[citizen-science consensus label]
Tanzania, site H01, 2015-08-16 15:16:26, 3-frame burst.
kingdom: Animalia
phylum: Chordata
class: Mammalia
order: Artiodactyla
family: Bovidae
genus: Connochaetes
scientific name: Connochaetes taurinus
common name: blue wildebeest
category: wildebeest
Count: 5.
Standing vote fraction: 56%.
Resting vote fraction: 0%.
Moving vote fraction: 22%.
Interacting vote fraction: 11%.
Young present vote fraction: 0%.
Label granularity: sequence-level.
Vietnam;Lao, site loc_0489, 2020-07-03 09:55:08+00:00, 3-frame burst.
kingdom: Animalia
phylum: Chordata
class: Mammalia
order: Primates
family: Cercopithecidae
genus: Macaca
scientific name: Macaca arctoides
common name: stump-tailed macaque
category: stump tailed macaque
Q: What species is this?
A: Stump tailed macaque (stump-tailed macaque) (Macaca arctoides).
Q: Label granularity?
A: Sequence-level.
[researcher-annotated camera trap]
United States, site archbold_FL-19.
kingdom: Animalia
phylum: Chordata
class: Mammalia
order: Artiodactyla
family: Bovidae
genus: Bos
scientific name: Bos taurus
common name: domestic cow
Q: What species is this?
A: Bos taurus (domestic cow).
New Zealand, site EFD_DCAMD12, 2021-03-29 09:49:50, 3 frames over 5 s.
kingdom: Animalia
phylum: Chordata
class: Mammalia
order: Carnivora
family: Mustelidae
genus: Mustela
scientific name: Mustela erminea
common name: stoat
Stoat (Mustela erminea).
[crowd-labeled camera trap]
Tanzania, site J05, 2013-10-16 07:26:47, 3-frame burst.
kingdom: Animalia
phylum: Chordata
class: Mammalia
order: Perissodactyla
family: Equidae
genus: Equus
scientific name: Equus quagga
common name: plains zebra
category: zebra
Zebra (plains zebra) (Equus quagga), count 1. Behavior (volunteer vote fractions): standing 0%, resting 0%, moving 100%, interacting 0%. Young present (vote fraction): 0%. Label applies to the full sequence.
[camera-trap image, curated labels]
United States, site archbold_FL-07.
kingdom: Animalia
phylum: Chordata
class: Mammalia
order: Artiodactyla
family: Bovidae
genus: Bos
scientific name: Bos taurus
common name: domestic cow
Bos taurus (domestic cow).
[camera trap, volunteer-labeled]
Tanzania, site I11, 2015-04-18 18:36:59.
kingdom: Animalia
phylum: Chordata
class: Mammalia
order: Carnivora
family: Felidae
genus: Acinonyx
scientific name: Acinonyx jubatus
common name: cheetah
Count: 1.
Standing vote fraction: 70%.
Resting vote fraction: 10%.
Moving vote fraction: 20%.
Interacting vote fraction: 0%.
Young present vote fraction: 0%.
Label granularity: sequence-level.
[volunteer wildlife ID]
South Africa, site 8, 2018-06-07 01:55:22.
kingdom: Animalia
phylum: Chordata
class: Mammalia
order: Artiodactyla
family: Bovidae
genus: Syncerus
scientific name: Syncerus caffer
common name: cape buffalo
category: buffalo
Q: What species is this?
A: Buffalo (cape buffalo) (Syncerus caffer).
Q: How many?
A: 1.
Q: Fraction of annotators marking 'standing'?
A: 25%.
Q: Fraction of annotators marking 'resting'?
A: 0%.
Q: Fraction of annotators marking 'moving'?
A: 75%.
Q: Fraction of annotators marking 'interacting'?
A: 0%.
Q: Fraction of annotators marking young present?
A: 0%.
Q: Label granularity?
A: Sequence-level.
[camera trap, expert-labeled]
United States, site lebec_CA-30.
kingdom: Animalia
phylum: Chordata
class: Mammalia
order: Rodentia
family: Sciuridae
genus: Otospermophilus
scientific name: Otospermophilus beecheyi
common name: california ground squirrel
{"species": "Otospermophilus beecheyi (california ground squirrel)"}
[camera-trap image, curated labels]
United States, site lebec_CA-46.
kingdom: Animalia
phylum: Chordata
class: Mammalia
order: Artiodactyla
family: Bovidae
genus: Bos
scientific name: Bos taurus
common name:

::::

» **Try it**: Repeat the records above exactly as they appear.

» **Answer to this problem**:
[citizen-science consensus label]
Tanzania, site H01, 2015-08-16 15:16:26, 3-frame burst.
kingdom: Animalia
phylum: Chordata
class: Mammalia
order: Artiodactyla
family: Bovidae
genus: Connochaetes
scientific name: Connochaetes taurinus
common name: blue wildebeest
category: wildebeest
Count: 5.
Standing vote fraction: 56%.
Resting vote fraction: 0%.
Moving vote fraction: 22%.
Interacting vote fraction: 11%.
Young present vote fraction: 0%.
Label granularity: sequence-level.
Vietnam;Lao, site loc_0489, 2020-07-03 09:55:08+00:00, 3-frame burst.
kingdom: Animalia
phylum: Chordata
class: Mammalia
order: Primates
family: Cercopithecidae
genus: Macaca
scientific name: Macaca arctoides
common name: stump-tailed macaque
category: stump tailed macaque
Q: What species is this?
A: Stump tailed macaque (stump-tailed macaque) (Macaca arctoides).
Q: Label granularity?
A: Sequence-level.
[researcher-annotated camera trap]
United States, site archbold_FL-19.
kingdom: Animalia
phylum: Chordata
class: Mammalia
order: Artiodactyla
family: Bovidae
genus: Bos
scientific name: Bos taurus
common name: domestic cow
Q: What species is this?
A: Bos taurus (domestic cow).
New Zealand, site EFD_DCAMD12, 2021-03-29 09:49:50, 3 frames over 5 s.
kingdom: Animalia
phylum: Chordata
class: Mammalia
order: Carnivora
family: Mustelidae
genus: Mustela
scientific name: Mustela erminea
common name: stoat
Stoat (Mustela erminea).
[crowd-labeled camera trap]
Tanzania, site J05, 2013-10-16 07:26:47, 3-frame burst.
kingdom: Animalia
phylum: Chordata
class: Mammalia
order: Perissodactyla
family: Equidae
genus: Equus
scientific name: Equus quagga
common name: plains zebra
category: zebra
Zebra (plains zebra) (Equus quagga), count 1. Behavior (volunteer vote fractions): standing 0%, resting 0%, moving 100%, interacting 0%. Young present (vote fraction): 0%. Label applies to the full sequence.
[camera-trap image, curated labels]
United States, site archbold_FL-07.
kingdom: Animalia
phylum: Chordata
class: Mammalia
order: Artiodactyla
family: Bovidae
genus: Bos
scientific name: Bos taurus
common name: domestic cow
Bos taurus (domestic cow).
[camera trap, volunteer-labeled]
Tanzania, site I11, 2015-04-18 18:36:59.
kingdom: Animalia
phylum: Chordata
class: Mammalia
order: Carnivora
family: Felidae
genus: Acinonyx
scientific name: Acinonyx jubatus
common name: cheetah
Count: 1.
Standing vote fraction: 70%.
Resting vote fraction: 10%.
Moving vote fraction: 20%.
Interacting vote fraction: 0%.
Young present vote fraction: 0%.
Label granularity: sequence-level.
[volunteer wildlife ID]
South Africa, site 8, 2018-06-07 01:55:22.
kingdom: Animalia
phylum: Chordata
class: Mammalia
order: Artiodactyla
family: Bovidae
genus: Syncerus
scientific name: Syncerus caffer
common name: cape buffalo
category: buffalo
Q: What species is this?
A: Buffalo (cape buffalo) (Syncerus caffer).
Q: How many?
A: 1.
Q: Fraction of annotators marking 'standing'?
A: 25%.
Q: Fraction of annotators marking 'resting'?
A: 0%.
Q: Fraction of annotators marking 'moving'?
A: 75%.
Q: Fraction of annotators marking 'interacting'?
A: 0%.
Q: Fraction of annotators marking young present?
A: 0%.
Q: Label granularity?
A: Sequence-level.
[camera trap, expert-labeled]
United States, site lebec_CA-30.
kingdom: Animalia
phylum: Chordata
class: Mammalia
order: Rodentia
family: Sciuridae
genus: Otospermophilus
scientific name: Otospermophilus beecheyi
common name: california ground squirrel
{"species": "Otospermophilus beecheyi (california ground squirrel)"}
[camera-trap image, curated labels]
United States, site lebec_CA-46.
kingdom: Animalia
phylum: Chordata
class: Mammalia
order: Artiodactyla
family: Bovidae
genus: Bos
scientific name: Bos taurus
common name:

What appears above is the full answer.